Saved data entries:

+--

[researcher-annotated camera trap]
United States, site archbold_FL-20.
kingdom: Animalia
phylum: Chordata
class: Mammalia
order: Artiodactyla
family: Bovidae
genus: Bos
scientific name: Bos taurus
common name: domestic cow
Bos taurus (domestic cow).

+--

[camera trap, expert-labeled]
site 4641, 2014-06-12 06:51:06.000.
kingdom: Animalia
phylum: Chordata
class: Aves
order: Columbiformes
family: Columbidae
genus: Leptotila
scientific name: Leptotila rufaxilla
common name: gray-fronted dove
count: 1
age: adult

+--

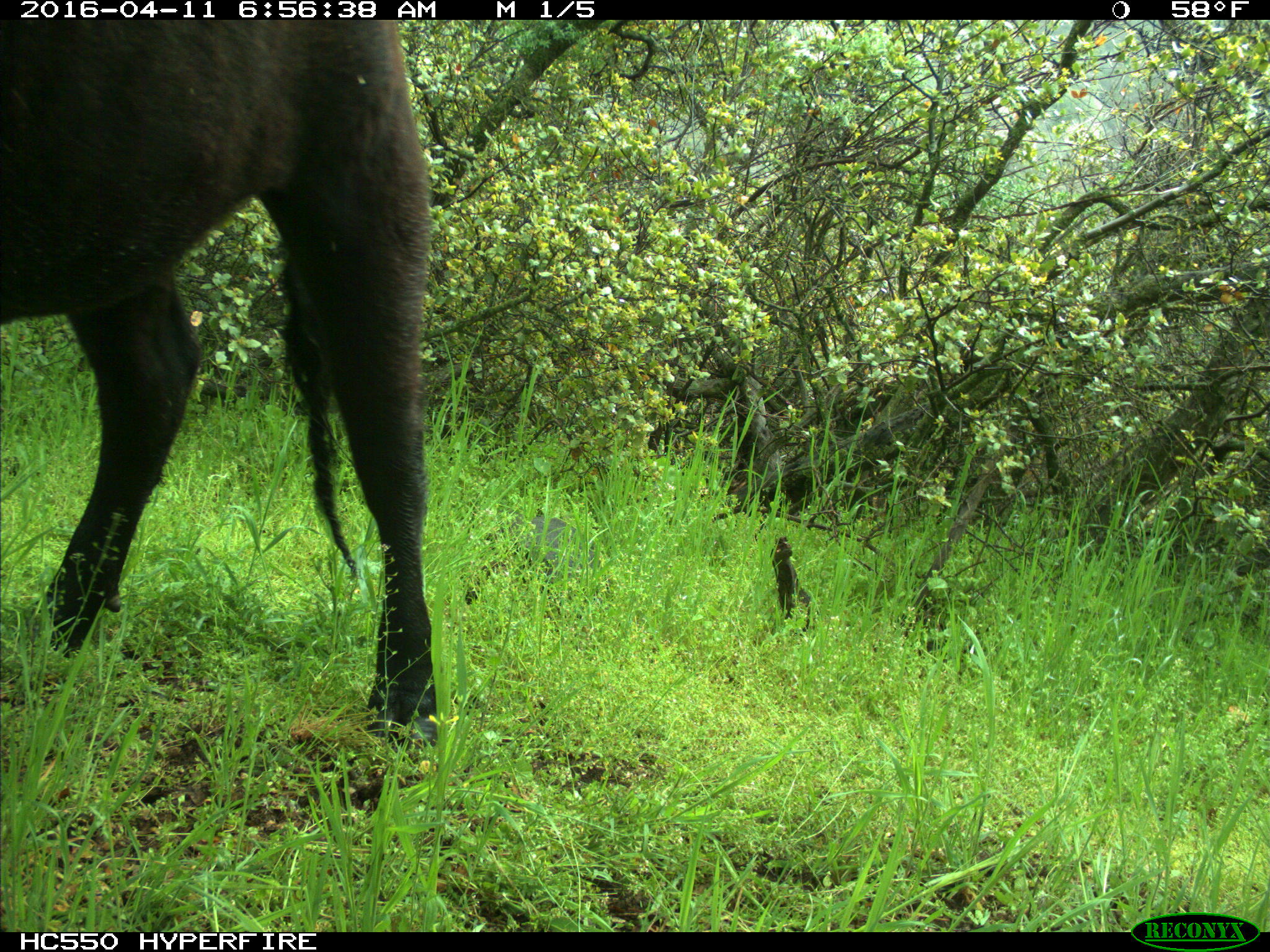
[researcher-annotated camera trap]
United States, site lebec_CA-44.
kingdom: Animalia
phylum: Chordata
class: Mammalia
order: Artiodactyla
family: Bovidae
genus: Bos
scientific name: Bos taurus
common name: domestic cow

+--

What you have to do
Copy each line from the data that features the string "site".

Result of this exercise
United States, site archbold_FL-20.
site 4641, 2014-06-12 06:51:06.000.
United States, site lebec_CA-44.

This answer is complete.